Bab 47. Sah?

238 16 2
                                    

"Saya terima nikah dan kawinnya Laura Delvina binti Arinto Wahab dengan mas kawin tersebut tunai."

"Bagaimana saksi?"

"SAH!"

Teriakan keras terdengar dari beberapa anggota Salman dan keluarga dekat yang diundang sebagai saksi terdengar sangat keras.

Doa-doa dan ucapan selamat terucap setelahnya. Sejoli itu saling menyematkan cincin satu sama lain sebelum Salman menerima salam pertama dari Laura yang sudah sah menjadi istrinya.

"Allahumma inni as'aluka min khoirihaa wa khoirimaa jabaltahaa 'alaih. Wa a'udzubika min syarrihaa wa syarrimaa jabaltaha 'alaih."

Satu tangan Salman ia letakkan di ubun-ubun sang istri. Penuh harap ia berdoa jika pernikahan keduanya ini membawa barakah dalam kehidupannya.

Laura tak sanggup menahan haru.

"Sayang, kenapa? Nyesel?"

Salman masih sempat bercanda. Laura pun memukul dada suaminya pelan. Salman terkekeh dan memeluk istrinya.

"Cieee ... Yang udah sah... Hmm yang lain ngontrak!"

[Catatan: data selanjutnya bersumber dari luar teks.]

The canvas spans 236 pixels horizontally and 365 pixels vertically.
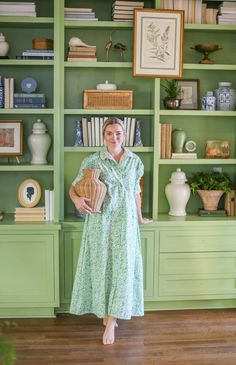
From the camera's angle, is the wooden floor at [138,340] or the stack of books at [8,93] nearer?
the wooden floor at [138,340]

Ledekan demi ledekan terdengar. Sementara itu Alma tak kuasa menahan harunya. Ia masih bergelayut pada sang kakak.

"Ih, adek kok malah nangis?"

"Iya, Dek. Kenapa nangis?" tanya Jendra dan Maura bergantian.

Alma menggeleng. "Aku bahagia."

Jendra dan Maura terkekeh.

"Aku ke belakang dulu, Kak bentar. Make up ku luntur," ucap Alma.

Ia memilih untuk melewatkan sesi foto bersama. Padahal Nathan sudah siap eksis bersama Poppy dan keluarga besarnya.

Dari kejauhan, Iqdam mengamati gerak-gerik putri atasannya. Ia mengikuti ke mana Alma pergi.

Gadis itu menangis di area hijau dekat toilet.

"Non?"

Iqdam memberanikan diri mendekat. Alma mendongak sebelum ia menangis lebih keras. "Abang," rengeknya di sela isak.

Pemuda itu akhirnya ikut duduk di bawah pohon mangga di mana Alma duduk.

"Kenapa?"

"Aku bahagia tapi aku sedih." Alma berbicara sembari terisak.

Iqdam merogoh saku baju batiknya. Ada sapu tangan yang selalu ia bawa di sana.

"Nona Salma ... harusnya Nona bahagia. Lihat, semua orang bahagia kan?"

"Iya, aku bahagia, tapi tadi ... aku inget mami...."

Suaranya tercekat. Alma memang tidak pernah diasuh ibunya sejak enam belas tahun lalu, tapi hatinya tetap mendamba kasih sayang sang ibu. Ia tetap punya mimpi untuk bisa melihat ibunya tersenyum bahagia.

Ia tetap berharap ibunya akan menjadi bagian dari hidupnya lagi. Meski sekarang ia punya ibu sambung.

"Aku bayangin mami... Kalau mami liat kami senyum bahagia di sini... Ada aku, ayah, kakak, mas Jendra, dan Bunda, tanpa dia. Pasti ... Pasti mami sedih."

Alma kembali menangis. "Aku sedih," isaknya.

Iqdam mengulurkan sapu tangannya. "Usap dulu sementara air matamu. Yakinlah kalau Allah akan mengabulkan doa-doamu setiap malam. Bu Bella pasti akan menemukan kebahagiaannya juga di luar sana."

Alma menatap Iqdam. Matanya bak anak kucing yang tengah mengharap belas kasihan sang majikan. "Bener?"

"Insyaallah. Selalu doakan beliau. Ya? Shaliha?"